Opinion
1:21-cv-00766-NONE-HBK
06-16-2021
FINDINGS AND RECOMMENDATIONS TO DISMISS PETITION AS UNEXHAUSTED AND MOOT OBJECTIONS DUE WITHIN TWENTY-ONE DAYS (Doc. No. 1)
HELENA M. BARCH-KUCHTA UNITED STATES MAGISTRATE JUDGE
Petitioner James Rockett, a federal prisoner, initiated this action by filing a pro se petition for writ of habeas corpus under 28 U.S.C. § 2241 on May 10, 2021. (Doc. No. 1, “Petition”). Petitioner challenges the loss of his good time credits stemming from a November 2020 disciplinary action (1074087-R1). (Id. at 2). On June 4, 2021, the Court ordered Petitioner to show cause why the Petition should not be dismissed as unexhausted and moot. (Doc. No. 9). On June 14, 2021, Petitioner responded to the order to show cause. (Doc. No. 12). Petitioner attaches a copy of the Discipline Hearing Officer Report (DHO Report: 3453242) related to the subject disciplinary action. (Id. at 5-9).
Although the Petition states four claims for relief, each centers on one central argument: the Bureau of Prisons violated Petitioner's due process rights when it did not provide Petitioner with a copy of his Discipline Hearing Officer Report finding him guilty of assault in a timely manner, thereby causing Petitioner to lose his opportunity to timely appeal the disciplinary hearing decision. (See generally Doc. No. 1). After being provided with notice of the charges and hearing, and provided an opportunity to present witnesses and evidence, Petitioner was found guilty of assault and was sanctioned to a loss of 27 days of good conduct time on December 9, 2020. (Doc. No. 12 at 5-9). On February 10, 2021, Petitioner submitted a regional administrative remedy appeal (1074082-R1), appealing his finding of guilt for the November 2020 assault. (Doc. 1 at 9). This appeal was received by the Western Regional Office on March 24, 2021. (Id.). That same day, the Western Regional Office rejected Petitioner's appeal as untimely and directed Petitioner to provide staff verification that the untimeliness of Petitioner's appeal was not his fault. (Id.). On May 3, 2021, the unit manager at Petitioner's prison issued a memorandum stating that the Petitioner was provided with a copy of his appeal form on that same day. (Id. at 12). The memorandum states that “[s]hould [Petitioner] decide to move forward in the Administrative Remedy Process, please consider [May 3, 2021] as the date used to establish a new deadline.” (Id.).

Excerpted records >>
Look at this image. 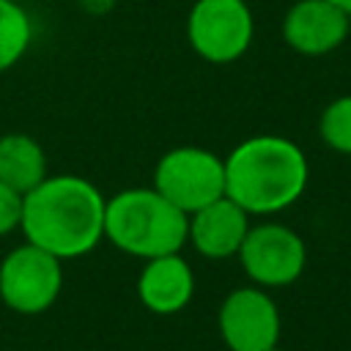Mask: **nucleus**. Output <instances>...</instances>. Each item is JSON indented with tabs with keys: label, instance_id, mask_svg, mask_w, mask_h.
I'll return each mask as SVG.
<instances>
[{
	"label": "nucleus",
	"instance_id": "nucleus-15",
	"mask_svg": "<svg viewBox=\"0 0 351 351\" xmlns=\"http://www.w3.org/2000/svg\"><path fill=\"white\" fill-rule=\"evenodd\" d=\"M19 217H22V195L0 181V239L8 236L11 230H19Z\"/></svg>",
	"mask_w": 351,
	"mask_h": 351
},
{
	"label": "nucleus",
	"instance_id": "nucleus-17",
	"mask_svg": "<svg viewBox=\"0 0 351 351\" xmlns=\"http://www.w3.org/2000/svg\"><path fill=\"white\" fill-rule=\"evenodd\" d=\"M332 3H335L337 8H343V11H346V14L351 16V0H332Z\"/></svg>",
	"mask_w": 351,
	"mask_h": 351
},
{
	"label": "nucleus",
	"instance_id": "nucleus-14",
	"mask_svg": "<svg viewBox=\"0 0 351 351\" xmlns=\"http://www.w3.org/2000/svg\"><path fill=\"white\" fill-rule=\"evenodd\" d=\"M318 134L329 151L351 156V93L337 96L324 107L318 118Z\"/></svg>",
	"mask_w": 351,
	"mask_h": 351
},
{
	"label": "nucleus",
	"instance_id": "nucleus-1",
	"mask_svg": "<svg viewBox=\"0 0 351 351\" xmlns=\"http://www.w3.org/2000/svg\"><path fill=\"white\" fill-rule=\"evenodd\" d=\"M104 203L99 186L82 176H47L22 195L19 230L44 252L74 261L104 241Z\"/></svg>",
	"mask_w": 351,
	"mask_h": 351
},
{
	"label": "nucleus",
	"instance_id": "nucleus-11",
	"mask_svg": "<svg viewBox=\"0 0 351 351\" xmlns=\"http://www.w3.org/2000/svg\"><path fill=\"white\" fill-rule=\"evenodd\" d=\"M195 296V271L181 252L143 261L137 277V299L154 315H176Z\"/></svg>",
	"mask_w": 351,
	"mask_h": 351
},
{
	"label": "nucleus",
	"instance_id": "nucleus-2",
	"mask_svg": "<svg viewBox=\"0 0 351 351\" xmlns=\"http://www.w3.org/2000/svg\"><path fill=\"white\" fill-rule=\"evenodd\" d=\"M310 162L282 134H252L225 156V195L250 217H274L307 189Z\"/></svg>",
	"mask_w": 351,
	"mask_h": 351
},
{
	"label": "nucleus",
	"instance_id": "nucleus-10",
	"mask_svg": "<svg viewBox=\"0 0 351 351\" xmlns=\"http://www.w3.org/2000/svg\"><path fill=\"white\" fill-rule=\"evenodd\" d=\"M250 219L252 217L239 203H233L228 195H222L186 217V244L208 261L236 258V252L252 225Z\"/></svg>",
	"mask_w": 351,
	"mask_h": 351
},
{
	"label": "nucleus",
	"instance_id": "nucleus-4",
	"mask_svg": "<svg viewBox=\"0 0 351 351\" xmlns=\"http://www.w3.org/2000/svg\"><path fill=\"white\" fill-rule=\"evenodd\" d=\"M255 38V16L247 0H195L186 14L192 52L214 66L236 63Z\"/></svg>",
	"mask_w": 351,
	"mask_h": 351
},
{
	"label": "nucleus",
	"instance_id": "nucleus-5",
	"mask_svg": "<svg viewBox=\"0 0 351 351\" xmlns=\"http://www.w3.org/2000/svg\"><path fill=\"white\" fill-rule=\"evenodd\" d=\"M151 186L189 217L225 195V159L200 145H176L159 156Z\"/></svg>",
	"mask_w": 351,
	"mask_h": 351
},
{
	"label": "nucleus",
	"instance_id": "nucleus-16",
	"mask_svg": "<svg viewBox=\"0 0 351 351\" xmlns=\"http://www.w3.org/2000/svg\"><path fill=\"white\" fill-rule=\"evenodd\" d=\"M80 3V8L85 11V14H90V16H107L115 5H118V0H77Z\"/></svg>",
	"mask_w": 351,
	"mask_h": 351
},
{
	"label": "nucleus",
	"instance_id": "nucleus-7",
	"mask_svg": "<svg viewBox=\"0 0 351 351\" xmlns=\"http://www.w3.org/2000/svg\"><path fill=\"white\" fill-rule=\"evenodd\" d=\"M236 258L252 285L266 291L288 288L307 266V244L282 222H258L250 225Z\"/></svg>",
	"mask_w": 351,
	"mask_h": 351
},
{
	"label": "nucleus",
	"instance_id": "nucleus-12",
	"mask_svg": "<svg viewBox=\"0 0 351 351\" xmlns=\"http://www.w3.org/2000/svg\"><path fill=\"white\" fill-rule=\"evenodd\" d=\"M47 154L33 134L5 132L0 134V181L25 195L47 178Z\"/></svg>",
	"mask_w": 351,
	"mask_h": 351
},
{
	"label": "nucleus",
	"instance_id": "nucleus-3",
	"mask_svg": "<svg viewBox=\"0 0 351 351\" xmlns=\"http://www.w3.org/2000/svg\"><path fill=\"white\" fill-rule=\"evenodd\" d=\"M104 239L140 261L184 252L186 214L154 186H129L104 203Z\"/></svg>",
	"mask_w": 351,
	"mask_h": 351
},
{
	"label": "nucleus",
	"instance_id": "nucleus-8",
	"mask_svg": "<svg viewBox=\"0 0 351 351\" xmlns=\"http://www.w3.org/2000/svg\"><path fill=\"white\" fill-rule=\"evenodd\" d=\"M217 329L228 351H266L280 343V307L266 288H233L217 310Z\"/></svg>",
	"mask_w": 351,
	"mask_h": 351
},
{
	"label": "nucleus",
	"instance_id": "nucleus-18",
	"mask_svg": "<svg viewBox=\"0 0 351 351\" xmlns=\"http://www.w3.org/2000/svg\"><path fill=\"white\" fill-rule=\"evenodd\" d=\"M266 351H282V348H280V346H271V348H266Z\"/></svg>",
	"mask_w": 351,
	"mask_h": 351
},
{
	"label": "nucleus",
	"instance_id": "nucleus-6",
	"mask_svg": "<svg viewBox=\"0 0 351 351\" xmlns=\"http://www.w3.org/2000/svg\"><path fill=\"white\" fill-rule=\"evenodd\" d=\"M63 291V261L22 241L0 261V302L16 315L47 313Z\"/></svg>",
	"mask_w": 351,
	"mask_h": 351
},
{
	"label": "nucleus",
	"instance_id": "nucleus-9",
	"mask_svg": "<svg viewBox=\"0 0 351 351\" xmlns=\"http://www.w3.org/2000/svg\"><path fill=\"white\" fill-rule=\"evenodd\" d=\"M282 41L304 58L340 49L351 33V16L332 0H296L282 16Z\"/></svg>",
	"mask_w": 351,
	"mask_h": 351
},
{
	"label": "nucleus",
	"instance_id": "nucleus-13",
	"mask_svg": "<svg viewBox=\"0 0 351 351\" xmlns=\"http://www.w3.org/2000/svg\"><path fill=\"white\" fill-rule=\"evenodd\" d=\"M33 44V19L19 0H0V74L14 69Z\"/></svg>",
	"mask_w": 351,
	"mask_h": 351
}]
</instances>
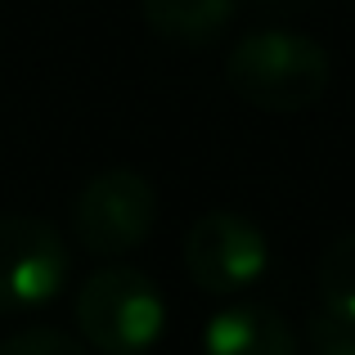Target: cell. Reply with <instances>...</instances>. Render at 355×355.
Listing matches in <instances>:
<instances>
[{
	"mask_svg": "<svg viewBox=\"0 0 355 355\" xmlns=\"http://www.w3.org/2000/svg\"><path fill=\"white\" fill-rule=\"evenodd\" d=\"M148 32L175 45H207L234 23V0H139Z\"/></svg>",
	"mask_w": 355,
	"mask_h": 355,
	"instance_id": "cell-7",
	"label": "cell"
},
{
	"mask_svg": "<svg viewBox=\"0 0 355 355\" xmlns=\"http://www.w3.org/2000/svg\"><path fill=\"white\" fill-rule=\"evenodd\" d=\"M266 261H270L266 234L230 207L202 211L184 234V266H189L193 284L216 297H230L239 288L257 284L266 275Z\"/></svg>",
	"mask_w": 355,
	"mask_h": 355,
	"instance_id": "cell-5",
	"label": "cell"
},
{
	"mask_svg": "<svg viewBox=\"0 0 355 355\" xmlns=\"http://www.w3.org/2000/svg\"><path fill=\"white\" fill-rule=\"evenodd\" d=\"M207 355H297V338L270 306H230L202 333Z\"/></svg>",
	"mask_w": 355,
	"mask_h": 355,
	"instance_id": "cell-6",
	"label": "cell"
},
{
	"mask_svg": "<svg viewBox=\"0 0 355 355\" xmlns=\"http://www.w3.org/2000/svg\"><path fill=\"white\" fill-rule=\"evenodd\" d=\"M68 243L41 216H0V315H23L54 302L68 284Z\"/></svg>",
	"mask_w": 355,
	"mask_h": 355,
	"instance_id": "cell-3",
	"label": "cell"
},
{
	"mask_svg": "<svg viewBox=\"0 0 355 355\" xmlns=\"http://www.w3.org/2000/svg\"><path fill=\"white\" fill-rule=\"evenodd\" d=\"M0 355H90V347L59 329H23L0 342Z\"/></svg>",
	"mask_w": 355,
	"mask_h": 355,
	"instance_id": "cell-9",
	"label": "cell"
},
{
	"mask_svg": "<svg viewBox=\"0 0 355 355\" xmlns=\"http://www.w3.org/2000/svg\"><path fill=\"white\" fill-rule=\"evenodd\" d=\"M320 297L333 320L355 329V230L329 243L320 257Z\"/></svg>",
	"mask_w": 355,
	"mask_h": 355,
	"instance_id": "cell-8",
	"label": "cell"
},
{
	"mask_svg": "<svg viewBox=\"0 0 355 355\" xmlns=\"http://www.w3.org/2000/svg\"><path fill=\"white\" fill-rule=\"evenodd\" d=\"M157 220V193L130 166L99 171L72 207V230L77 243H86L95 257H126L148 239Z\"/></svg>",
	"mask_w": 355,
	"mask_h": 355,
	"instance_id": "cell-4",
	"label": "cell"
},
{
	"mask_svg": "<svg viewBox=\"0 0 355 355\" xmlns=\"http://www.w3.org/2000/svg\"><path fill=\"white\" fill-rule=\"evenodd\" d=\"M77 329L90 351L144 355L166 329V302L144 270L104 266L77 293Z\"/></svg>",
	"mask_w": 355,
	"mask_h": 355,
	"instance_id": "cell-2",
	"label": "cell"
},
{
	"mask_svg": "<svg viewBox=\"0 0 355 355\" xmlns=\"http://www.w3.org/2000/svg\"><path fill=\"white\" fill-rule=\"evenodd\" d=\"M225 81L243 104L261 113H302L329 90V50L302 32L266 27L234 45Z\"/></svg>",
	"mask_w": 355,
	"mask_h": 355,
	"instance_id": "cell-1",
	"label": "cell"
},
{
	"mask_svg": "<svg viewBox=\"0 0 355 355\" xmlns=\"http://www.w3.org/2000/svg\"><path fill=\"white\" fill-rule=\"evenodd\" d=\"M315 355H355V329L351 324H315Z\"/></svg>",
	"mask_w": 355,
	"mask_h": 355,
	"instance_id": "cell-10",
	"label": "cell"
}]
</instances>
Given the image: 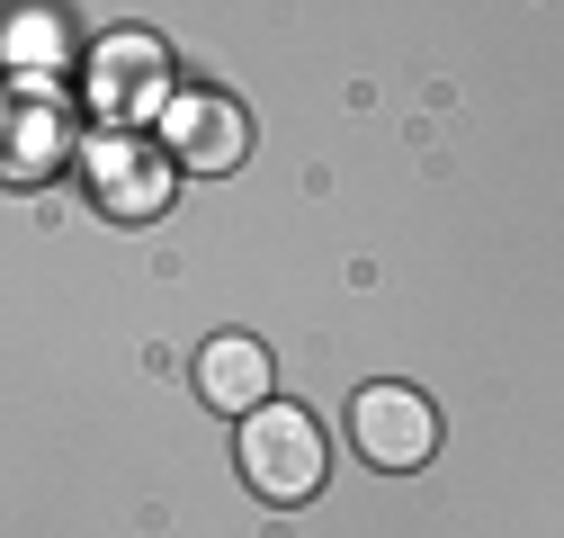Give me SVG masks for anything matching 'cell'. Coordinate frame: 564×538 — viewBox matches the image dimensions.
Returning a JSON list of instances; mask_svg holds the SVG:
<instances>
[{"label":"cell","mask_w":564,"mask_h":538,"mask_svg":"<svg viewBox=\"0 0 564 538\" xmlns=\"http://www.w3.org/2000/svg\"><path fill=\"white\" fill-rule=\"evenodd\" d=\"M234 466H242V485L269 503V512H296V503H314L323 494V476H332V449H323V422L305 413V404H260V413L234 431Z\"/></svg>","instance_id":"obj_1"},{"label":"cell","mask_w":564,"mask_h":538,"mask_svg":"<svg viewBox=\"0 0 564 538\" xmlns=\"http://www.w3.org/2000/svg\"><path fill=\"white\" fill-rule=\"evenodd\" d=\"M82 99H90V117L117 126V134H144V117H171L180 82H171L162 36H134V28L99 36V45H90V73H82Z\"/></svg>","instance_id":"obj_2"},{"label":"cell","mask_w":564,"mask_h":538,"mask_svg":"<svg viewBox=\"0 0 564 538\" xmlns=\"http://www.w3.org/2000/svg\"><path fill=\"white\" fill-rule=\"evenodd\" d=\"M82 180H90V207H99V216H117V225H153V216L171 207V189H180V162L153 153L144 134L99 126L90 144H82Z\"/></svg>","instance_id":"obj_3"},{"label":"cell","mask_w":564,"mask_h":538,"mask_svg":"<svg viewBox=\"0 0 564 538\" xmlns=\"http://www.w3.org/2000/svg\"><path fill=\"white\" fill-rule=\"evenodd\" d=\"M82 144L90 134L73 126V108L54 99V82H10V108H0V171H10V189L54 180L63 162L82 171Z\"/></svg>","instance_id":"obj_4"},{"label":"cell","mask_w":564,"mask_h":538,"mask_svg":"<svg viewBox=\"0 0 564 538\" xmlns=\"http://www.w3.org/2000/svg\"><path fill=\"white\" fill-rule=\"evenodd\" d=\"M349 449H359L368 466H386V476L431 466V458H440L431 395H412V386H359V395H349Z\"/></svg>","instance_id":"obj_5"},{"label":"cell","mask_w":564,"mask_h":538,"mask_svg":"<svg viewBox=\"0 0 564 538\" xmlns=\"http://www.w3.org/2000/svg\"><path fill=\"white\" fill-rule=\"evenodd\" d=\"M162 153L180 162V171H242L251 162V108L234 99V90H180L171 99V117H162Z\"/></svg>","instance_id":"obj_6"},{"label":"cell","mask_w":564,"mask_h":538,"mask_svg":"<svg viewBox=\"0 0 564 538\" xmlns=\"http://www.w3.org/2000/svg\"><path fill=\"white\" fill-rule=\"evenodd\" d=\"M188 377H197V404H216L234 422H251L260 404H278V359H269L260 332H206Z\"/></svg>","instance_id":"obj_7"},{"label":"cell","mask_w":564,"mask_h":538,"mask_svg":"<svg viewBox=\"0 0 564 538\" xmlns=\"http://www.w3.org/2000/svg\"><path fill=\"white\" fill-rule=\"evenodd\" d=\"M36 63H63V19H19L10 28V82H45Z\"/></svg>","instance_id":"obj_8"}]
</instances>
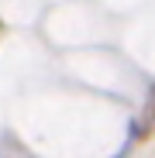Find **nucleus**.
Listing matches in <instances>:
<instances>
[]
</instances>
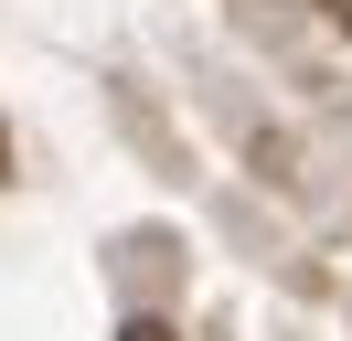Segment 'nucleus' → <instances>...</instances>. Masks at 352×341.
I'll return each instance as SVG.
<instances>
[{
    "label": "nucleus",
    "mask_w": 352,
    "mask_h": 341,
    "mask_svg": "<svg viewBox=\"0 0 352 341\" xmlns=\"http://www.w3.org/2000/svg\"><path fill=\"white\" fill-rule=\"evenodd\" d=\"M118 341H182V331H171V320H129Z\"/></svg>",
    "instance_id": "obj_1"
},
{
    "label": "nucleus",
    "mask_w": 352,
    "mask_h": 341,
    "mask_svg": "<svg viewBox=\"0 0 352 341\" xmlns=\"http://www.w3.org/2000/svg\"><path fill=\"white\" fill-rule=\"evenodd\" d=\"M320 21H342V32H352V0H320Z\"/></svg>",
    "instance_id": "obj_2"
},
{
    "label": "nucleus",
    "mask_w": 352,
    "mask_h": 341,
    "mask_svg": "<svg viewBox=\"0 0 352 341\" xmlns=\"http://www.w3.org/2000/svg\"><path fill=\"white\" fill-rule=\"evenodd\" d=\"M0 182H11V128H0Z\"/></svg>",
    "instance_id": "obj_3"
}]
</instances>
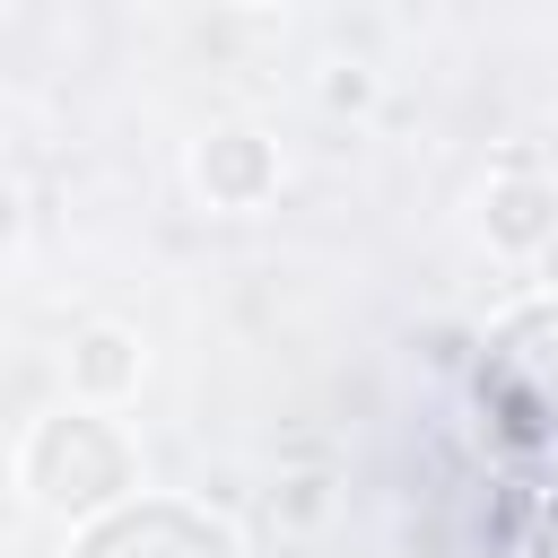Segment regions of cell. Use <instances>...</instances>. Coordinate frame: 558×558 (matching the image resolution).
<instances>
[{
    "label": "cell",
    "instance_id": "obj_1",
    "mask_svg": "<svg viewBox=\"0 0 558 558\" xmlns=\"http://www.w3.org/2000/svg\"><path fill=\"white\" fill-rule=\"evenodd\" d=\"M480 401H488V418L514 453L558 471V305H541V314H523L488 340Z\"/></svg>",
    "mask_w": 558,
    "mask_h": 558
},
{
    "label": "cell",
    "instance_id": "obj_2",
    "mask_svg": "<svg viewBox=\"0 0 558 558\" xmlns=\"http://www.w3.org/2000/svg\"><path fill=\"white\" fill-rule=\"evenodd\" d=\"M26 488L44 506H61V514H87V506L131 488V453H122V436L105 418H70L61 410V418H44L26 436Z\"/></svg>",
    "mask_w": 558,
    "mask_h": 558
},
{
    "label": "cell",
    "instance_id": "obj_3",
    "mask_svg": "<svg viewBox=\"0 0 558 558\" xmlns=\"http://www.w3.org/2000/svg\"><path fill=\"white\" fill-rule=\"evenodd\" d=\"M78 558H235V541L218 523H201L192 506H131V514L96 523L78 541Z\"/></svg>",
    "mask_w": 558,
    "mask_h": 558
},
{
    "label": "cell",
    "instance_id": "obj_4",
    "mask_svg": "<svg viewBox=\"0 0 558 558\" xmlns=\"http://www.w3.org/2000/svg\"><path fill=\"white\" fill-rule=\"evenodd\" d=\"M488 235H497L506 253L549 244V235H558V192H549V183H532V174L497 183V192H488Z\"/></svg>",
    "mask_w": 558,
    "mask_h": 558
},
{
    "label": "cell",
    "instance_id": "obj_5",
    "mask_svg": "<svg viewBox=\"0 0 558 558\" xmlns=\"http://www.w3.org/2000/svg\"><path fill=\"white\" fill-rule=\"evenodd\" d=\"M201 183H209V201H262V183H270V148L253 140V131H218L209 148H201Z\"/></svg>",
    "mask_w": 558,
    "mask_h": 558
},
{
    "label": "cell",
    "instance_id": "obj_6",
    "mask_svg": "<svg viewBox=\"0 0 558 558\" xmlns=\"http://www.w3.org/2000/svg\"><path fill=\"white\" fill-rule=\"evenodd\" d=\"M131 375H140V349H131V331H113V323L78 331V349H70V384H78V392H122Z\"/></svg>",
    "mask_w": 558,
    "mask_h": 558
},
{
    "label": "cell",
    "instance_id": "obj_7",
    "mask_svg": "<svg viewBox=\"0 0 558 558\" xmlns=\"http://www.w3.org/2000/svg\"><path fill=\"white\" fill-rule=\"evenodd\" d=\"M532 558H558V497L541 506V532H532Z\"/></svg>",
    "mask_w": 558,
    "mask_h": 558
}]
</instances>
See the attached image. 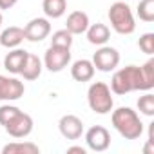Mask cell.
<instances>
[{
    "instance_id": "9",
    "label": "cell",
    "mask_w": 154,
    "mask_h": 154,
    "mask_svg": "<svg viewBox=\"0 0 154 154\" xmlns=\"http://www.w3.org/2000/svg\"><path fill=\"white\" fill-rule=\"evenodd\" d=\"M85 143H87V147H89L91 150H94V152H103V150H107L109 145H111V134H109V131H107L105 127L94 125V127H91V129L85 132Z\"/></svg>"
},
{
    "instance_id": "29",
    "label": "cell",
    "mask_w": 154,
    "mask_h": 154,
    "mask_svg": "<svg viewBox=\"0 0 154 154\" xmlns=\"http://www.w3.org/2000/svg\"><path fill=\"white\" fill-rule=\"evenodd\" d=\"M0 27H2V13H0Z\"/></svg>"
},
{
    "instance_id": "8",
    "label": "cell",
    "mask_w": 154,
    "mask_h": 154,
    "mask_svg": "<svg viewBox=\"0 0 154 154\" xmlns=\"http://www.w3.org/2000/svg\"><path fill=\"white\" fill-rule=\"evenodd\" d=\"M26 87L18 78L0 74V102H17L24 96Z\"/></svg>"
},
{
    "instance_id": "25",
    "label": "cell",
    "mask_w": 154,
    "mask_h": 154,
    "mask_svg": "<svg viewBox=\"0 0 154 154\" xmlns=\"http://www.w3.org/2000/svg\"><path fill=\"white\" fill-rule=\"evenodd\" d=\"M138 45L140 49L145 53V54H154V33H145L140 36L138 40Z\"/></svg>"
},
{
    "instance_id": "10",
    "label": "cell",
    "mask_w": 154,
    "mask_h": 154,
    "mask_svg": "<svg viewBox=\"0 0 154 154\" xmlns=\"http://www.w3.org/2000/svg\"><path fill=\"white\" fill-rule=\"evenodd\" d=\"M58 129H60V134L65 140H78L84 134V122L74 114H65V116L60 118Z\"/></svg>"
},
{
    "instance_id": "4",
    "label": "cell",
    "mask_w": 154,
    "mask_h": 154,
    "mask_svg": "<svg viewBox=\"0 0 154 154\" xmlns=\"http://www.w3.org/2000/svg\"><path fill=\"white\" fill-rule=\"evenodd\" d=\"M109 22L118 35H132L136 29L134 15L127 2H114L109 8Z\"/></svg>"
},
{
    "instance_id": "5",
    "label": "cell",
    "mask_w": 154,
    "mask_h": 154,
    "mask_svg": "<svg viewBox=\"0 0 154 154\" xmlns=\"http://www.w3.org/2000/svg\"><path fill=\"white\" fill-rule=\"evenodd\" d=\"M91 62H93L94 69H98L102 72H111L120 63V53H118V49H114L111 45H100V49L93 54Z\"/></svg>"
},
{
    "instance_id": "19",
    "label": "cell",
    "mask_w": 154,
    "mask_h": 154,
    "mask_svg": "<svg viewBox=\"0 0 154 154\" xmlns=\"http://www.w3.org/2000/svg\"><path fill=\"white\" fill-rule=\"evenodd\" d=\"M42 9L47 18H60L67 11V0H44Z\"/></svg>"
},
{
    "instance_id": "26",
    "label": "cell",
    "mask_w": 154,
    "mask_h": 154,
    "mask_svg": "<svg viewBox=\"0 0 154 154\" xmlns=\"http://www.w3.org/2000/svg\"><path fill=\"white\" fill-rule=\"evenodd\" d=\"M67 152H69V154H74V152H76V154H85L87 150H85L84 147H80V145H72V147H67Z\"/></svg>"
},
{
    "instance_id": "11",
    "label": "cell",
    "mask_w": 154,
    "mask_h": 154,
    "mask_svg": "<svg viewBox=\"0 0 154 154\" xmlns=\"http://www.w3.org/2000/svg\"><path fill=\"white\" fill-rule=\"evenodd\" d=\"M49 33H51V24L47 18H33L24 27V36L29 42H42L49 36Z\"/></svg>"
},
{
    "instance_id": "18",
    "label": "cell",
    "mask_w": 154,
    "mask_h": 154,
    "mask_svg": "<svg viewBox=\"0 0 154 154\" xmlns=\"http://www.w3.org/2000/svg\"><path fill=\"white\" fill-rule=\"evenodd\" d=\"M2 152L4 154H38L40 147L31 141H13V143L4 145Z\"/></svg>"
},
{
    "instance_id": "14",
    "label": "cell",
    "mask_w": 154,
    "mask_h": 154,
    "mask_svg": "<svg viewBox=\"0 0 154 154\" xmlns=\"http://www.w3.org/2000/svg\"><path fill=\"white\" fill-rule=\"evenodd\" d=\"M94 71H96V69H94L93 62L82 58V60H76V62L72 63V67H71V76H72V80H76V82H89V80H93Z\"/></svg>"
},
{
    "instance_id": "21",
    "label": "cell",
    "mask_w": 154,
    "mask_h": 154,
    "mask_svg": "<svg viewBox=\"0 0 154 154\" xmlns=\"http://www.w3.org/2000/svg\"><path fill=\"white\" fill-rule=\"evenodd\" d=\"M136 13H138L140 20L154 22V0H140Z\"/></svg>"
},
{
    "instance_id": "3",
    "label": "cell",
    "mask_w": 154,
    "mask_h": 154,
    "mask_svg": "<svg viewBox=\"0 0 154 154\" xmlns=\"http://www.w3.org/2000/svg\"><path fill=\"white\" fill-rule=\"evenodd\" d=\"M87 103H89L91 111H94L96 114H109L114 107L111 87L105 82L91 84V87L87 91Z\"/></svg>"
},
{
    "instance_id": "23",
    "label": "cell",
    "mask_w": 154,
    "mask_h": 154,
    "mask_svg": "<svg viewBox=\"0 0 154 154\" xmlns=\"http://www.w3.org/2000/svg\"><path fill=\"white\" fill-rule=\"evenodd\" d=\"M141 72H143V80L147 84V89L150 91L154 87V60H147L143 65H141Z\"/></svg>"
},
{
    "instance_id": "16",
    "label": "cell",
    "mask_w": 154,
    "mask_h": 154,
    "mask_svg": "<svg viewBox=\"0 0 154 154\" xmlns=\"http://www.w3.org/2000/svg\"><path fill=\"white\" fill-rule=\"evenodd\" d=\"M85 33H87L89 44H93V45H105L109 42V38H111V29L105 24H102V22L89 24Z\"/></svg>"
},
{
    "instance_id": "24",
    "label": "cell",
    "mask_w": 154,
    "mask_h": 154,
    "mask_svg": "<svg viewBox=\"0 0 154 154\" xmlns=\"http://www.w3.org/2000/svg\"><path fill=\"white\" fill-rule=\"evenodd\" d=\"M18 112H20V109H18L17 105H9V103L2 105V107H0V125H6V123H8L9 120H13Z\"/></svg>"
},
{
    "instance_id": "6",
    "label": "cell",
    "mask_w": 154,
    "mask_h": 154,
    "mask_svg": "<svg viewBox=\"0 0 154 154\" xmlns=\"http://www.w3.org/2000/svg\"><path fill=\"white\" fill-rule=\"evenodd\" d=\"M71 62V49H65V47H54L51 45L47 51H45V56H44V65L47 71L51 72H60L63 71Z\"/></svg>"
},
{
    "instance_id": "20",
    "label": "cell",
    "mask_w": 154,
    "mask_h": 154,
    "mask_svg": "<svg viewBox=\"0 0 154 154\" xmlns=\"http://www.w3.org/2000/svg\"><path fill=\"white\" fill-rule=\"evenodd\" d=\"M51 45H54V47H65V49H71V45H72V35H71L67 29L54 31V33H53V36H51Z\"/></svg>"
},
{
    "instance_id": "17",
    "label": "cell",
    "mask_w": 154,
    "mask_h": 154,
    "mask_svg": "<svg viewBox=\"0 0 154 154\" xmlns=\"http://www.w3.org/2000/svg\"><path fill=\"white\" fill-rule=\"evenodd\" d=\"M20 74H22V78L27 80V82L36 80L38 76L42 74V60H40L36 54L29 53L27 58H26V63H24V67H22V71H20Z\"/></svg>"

What you will do >> Extend the court's findings on the habeas petition above, picking up right after its last sentence.

Result for this task >>
In his response to the Court's order to show cause, Petitioner attaches as an exhibit a new memorandum dated May 21, 2021 which states that Petitioner was provided with a copy of the Disciplinary Hearing Report on that same day. (Doc. No. 12 at 4). The memorandum states that “[s]hould [Petitioner] decide to move forward in the Decision Appeal Process, please consider [May 21, 2021] as the date used to establish a new deadline.” (Id.).
The Court interprets the May 21, 2021 memorandum as a second extension of time to submit an appeal of his disciplinary sanction, thereby rendering his appeal process ongoing. Accordingly, Petitioner again has not demonstrated that he has exhausted his administrative remedies, as required. See Martinez v. Roberts, 804 F.2d 570, 571 (9th Cir. 1986) (“Federal prisoners are required to exhaust their federal administrative remedies prior to bringing a petition for a writ of habeas corpus in federal court.”).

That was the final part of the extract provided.